VERLEE: It's been 16 years since the Bulgarian-born artist picked Bighorn Canyon for this piece. It's taken that long to slowly accumulate the needed permits and permissions, a process financed by selling preparatory sketches. But as Christo told a panel of county commissioners when he came to ask for their blessing earlier this month...

CHRISTO: All that is part of the work of art. The work of art involves everything. People who dislike or like the project, they're part of the work of art.

DR. ELLEN BAUDER: I don't particularly consider it an art project. This is a construction project in my view.

VERLEE: Ellen Bauder is a leading member of a group opposing the project, ROAR, or Rags Over the Arkansas River. Evidence of their fight is everywhere in her home office - "Over the River" files scattered across the floor, boxes of press clippings in the corner.

BAUDER: If you want to get up for just a second, I want to show you something.
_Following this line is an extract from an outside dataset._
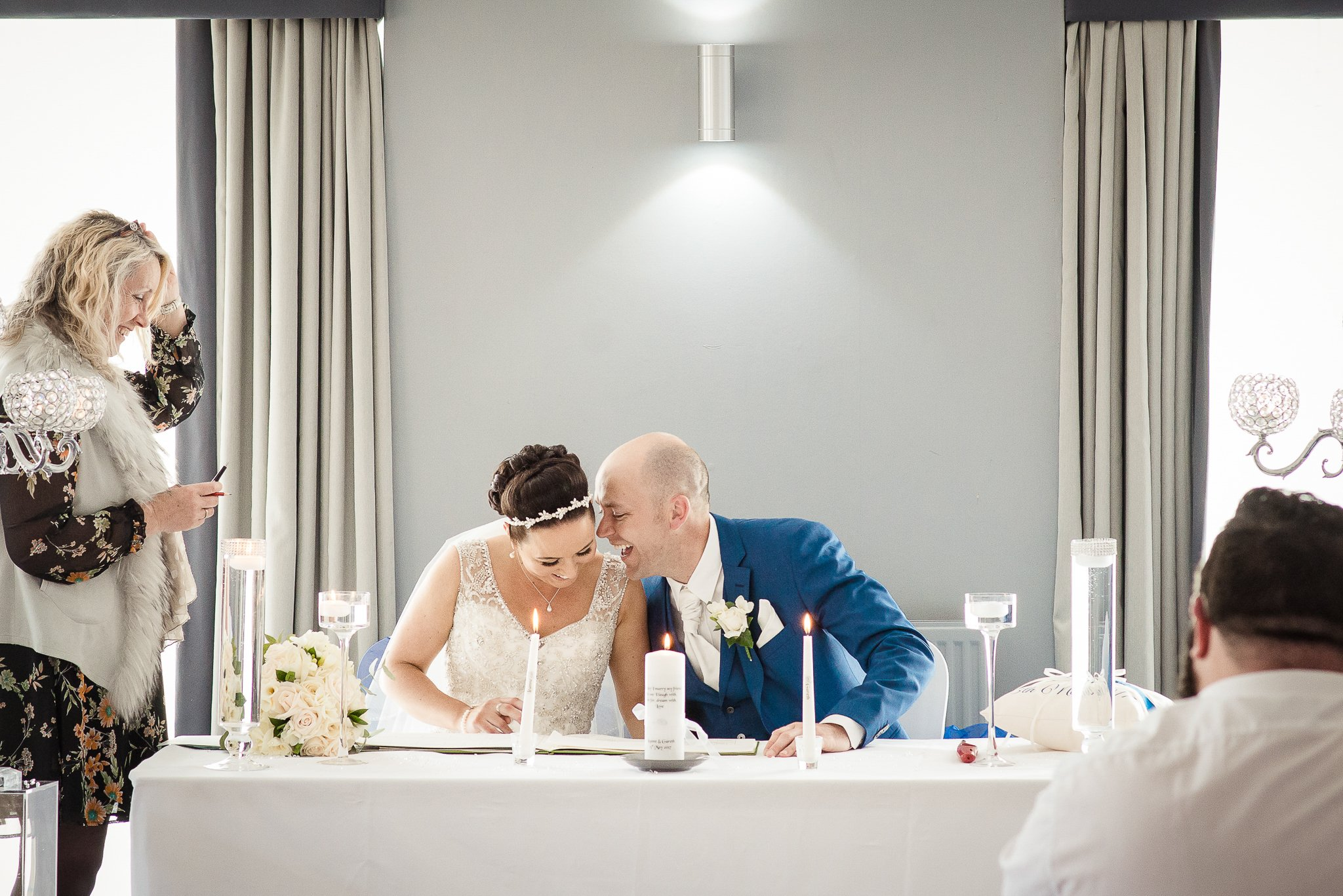 bride and groom singing the register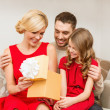 Stock Photo: Happy family opening gift box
Draft, Environmental Impact Statement.

VERLEE: How tall would you estimate that is?

BAUDER: Oh, probably about seven inches maybe.

VERLEE: Bauder's read it cover to cover, and she finds a lot lacking. Construction of "Over the River" will require a lot of heavy equipment working off and on for two years. A single highway runs the length of the canyon - the only easy access for the 5,000 or so folks who live there.

BAUDER: There are going to be stoppages, lane closures. And so people are concerned about home health care, about deliveries, about the sheriff or an ambulance being able to get to them.

(SOUNDBITE OF CRUNCHY FOOTSTEPS)

RON MCFARLAND: That's our mule deer, their coming down to the water.

VERLEE: Opponent Ron McFarland stands on bank of the Arkansas River. He worries what will happen to those animals - and to the canyon's namesake bighorn sheep - during the construction process.

MCFARLAND: If you like nature pretty much as it is, having an industrial scale project come in here for a period of time will forever change it.

VERLEE: And not for the better, says McFarland. That's why he and other opponents are lobbying local county commissioners to turn down Christo, and they're suing the Bureau of Land Management for issuing a permit in the first place.

However, many in the region are excited about the project. They're looking forward to the massive economic infusion from years of construction jobs.

Rafting company owner Andy Neinas says "Over the River" could be a lasting boost for tourism in a region that needs the help.

ANDY NEINAS: This is a small, rural Colorado town. This is real Colorado. You want to see where the real Coloradans live, you come to Canon City or Salida.

VERLEE: Those are the two towns on either end of the canyon.

Economics, though, aren't the only thing Neinas is excited about. The fabric panels are designed to be seen from underneath, by rafters - trips he looks forward to leading.

NEINAS: You know, I've spent quite a bit of time trying to see the joy and imagine what this project will be like. But I don't think you can fully appreciate it until you're actually in it.

VERLEE: If the courts and permitting agencies agree, construction could start this fall. If they don't, as an artist, Christo's made a career of outlasting refusals. But he's also 76 years old now. So "Over the River," if it happens, could be one of the final works of his career.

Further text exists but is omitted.